I watched Sean Hannity interview of Sarah Palin on Fox News last week hoping for some greater insight into the mind of the woman who wants to be our next vice president. It left me feeling rather uncomfortable. I was struck by the tone of the interview. I felt like I was a voyeur snooping on a couple in love, out on a date.
James Rainey, staff writer for the Los Angeles Times also observed that Hannity was smiling dreamily at the Alaskan beauty, lamenting that he wished he had more time. In his article "Todd and Sarah Palin unchallenged in Fox interviews." He observed Hannity's "weak kneed idolization of the governor." (More)
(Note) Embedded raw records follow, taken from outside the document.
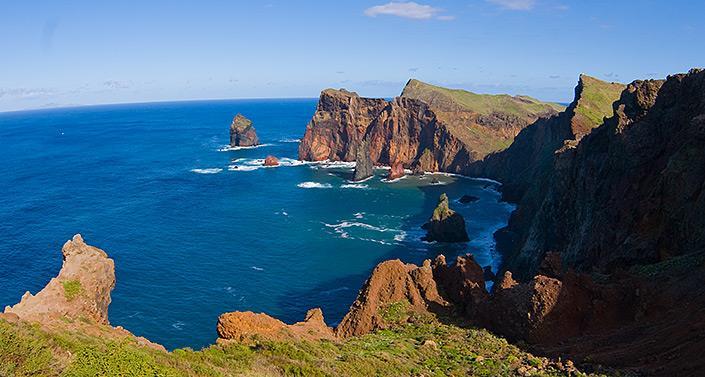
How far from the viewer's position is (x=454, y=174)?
6629 inches

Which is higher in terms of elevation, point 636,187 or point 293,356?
point 636,187

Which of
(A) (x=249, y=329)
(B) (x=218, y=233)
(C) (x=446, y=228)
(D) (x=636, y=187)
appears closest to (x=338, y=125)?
(B) (x=218, y=233)

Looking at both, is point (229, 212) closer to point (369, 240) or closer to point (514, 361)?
point (369, 240)

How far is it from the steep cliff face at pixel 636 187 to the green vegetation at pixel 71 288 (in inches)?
1678

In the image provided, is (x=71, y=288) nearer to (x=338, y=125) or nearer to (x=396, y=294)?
(x=396, y=294)

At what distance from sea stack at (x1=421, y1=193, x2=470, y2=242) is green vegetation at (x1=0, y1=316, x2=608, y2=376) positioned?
58.1 m

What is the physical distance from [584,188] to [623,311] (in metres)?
33.2

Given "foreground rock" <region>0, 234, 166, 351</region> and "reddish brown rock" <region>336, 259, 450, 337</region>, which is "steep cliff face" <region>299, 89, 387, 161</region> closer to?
"reddish brown rock" <region>336, 259, 450, 337</region>

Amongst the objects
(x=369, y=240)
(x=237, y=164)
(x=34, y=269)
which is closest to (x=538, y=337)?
(x=369, y=240)

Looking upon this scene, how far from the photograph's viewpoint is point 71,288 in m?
33.1

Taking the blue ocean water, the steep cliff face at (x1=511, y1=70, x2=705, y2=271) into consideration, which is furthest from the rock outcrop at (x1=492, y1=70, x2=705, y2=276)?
the blue ocean water

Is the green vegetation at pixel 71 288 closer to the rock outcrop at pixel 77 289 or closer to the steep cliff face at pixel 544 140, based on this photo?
the rock outcrop at pixel 77 289

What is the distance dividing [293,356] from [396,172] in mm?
138897

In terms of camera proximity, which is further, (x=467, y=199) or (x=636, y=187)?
(x=467, y=199)
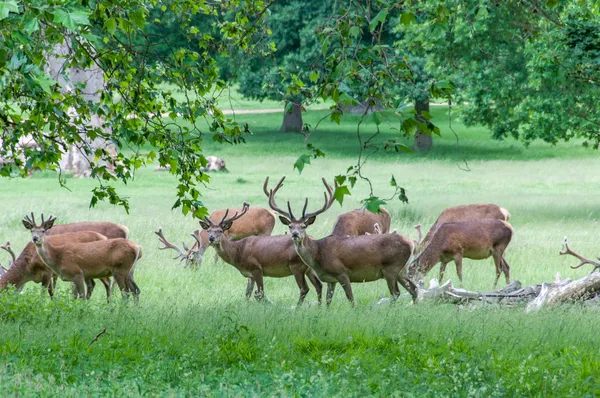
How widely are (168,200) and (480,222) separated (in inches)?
595

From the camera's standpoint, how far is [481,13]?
7367mm

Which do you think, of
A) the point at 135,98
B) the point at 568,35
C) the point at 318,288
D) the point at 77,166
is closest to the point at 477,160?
the point at 77,166

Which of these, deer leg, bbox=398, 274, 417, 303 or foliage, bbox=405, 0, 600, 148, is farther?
foliage, bbox=405, 0, 600, 148

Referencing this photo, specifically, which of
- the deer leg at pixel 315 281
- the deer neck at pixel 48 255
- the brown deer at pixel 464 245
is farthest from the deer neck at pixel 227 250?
the brown deer at pixel 464 245

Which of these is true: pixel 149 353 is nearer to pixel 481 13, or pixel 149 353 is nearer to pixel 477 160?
pixel 481 13

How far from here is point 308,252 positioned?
12.5 metres

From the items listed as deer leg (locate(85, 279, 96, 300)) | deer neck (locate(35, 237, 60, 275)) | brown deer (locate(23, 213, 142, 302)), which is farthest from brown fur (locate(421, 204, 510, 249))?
deer neck (locate(35, 237, 60, 275))

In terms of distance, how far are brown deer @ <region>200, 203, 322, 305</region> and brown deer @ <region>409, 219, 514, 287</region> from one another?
1918mm

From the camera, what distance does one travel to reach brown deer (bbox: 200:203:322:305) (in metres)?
13.1

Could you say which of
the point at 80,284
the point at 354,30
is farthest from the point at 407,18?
the point at 80,284

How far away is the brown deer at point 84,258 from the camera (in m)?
12.4

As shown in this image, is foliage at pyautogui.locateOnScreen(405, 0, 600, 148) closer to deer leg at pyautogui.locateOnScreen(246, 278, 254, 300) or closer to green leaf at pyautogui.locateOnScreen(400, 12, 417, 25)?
deer leg at pyautogui.locateOnScreen(246, 278, 254, 300)

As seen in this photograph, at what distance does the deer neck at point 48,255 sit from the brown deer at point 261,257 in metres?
1.96

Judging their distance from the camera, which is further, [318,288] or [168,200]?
[168,200]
Her good looks and sex appeal have become a powerful political weapon. Then I came across this somewhat erotic Newsweek article by Sam Harris in which he waxes poetic:
Let me confess that I was genuinely unnerved by Sarah Palin's performance at the Republican convention. Given her audience and the needs of the moment, I believe Governor Palin's speech was the most effective political communication I have ever witnessed. Here, finally, was a performer who—being maternal, wounded, righteous and sexy—could stride past the frontal cortex of every American and plant a three-inch heel directly on that limbic circuit that ceaselessly intones "God and country." If anyone could make Christian theocracy smell like apple pie, Sarah Palin could.
I watched the speech myself, and whereas the Governor's deliver of the speech was excellent, she certainly did not plant a heel in my forehead. A commentator on Daily Kos summed up Palin's effect succinctly:"Every man wants to do her." Sarah seems to have given America a giant hard-on.